Aging & Health A to Z
Basic Facts & Information
Pain is a common experience for older people. The extent to which pain disrupts daily routines seems to get worse with age. Despite this alarming fact, pain is often poorly evaluated and managed in older people.
There is no reason to suffer silently with persistent pain as you get older. Healthcare professionals agree that adequate pain management that improves quality of life and conserves the ability to carry out the activities of daily living is everyone’s right. Good pain management can also keep you healthier by allowing you to stay active, eat well, and enjoy a normal social life.
If you are in pain, you may not want to talk about it, or tell anyone how bad it really is. There are several common reasons that may prompt you to keep silent about your pain including:
- belief that pain is unavoidable
- fears related to worsening of disease
- desire to avoid expensive tests or going to the hospital
- desire to not be seen as a complainer
- not wanting to be a burden to loved ones or caregivers.
Whatever the reason, it is IMPORTANT to report any pain and seek evaluation and identification of a treatment plan.
In most cases, it is possible to manage pain to allow you to do the things that are important to you. Pain that is poorly managed is associated with:
- Depression and anxiety
- Poor sleep
- Loss of appetite (is it accurate to say “weight loss”)
- Inability to carry out daily functions
- Loss of independence
- Social withdrawal
- Worsening mental impairment (dementia)
- Increased cost to the healthcare system.
What Does “Pain” Refer To?
Pain is a complex, unpleasant experience that you feel through your sense organs. It is influenced by your memories and expectations, and it also causes an emotional reaction.
The sensation of pain travels on nerves to the spinal cord and then to your brain. The message informs your brain about the severity of pain (mild or severe), pattern of pain (sudden or persistent) and the location that it is coming from. Another important part of pain is its quality (such as: aching, burning, stabbing, crushing). How you describe the quality of your pain helps determine the cause of the pain, such as nerve-related or muscle/bone or organ related.
Your primary care provider may be able to find a medical reason for your pain by doing an x-ray or other imaging tests, but with persistent or chronic pain there is often no identifiable cause. This does not mean that the pain is not real. Your own experience of pain is what matters.
The Most Common Types of Pain
Pain may be acute or persistent (sometimes called chronic). It is possible to experience both acute and persistent pain simultaneously.
Acute pain, which comes on quickly and may not last very long, results from an injury, surgery, or other type of tissue damage. It usually goes away when the injury heals.

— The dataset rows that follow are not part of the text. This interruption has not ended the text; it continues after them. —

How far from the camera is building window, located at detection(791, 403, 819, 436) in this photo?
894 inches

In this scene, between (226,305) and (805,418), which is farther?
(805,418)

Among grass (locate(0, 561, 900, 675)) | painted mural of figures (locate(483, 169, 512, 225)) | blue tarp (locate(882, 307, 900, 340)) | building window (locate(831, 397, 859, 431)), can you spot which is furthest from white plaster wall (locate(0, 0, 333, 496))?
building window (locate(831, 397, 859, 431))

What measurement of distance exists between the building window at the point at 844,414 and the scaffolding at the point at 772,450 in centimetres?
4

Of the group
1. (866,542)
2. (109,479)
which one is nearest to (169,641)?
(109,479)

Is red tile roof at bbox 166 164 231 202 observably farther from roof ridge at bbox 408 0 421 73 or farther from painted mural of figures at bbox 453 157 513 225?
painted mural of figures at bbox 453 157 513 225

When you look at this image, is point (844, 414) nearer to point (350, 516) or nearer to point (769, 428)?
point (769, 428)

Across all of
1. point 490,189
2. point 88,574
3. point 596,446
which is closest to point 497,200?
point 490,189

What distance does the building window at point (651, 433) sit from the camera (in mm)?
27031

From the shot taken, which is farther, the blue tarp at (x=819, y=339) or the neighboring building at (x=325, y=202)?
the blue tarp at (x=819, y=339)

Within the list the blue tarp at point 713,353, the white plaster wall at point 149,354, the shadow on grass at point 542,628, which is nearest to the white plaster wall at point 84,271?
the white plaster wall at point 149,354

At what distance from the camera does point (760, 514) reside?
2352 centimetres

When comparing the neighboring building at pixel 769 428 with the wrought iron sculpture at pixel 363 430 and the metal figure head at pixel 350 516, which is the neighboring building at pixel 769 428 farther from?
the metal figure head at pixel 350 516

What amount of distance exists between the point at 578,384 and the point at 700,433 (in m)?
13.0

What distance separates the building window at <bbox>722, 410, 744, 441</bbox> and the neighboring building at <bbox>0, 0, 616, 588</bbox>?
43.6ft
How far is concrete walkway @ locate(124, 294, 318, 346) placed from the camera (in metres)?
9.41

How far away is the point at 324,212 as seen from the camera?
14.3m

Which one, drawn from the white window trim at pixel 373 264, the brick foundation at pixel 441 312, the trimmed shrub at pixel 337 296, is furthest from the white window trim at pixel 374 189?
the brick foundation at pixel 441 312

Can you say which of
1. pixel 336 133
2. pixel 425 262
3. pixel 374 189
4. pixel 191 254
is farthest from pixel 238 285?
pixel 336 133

Persistent pain, which can be long-lasting, may or may not be associated with a disease or injury. If you have persistent pain, you are more likely to suffer from depression or anxiety, and feel that your quality of life and daily functioning has been impacted.
Pain may also have different causes. Pain related to muscles, bones and organs is a response to an injury or disease. It is usually confined to a single area and responds well to treatment with pain medicines. Pain caused by damaged nerves or the brain is likely to cause unusual sensations, may be harder to identify location and can be difficult to treat with standard pain relievers.
How Common is Pain in Older Adults?
Pain is one of the most common health problems experienced by older adults. Between 25-50% of all older people living at home, and up to 85% of older individuals living in nursing homes, report that they are in serious pain.
Some kinds of pain, such as back pain, seem to decline in frequency as people get older. Other types, such as large joint pain (pain in the knees, hip, or feet) may increase. About 12% of older adults have widespread pain, and pain is reported more often by women than by men.